AIM OF THE TASK.
Exactly as written, reproduce the lines from the one that contains "class: Mammalia" through the end of the records.

Collected data.
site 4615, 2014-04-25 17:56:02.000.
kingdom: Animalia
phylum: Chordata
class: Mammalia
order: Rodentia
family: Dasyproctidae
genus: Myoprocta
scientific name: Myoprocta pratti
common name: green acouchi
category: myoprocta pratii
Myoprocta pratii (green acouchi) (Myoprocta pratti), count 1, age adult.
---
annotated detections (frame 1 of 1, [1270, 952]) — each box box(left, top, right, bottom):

SOLUTION TO THIS TASK.
class: Mammalia
order: Rodentia
family: Dasyproctidae
genus: Myoprocta
scientific name: Myoprocta pratti
common name: green acouchi
category: myoprocta pratii
Myoprocta pratii (green acouchi) (Myoprocta pratti), count 1, age adult.
---
annotated detections (frame 1 of 1, [1270, 952]) — each box box(left, top, right, bottom):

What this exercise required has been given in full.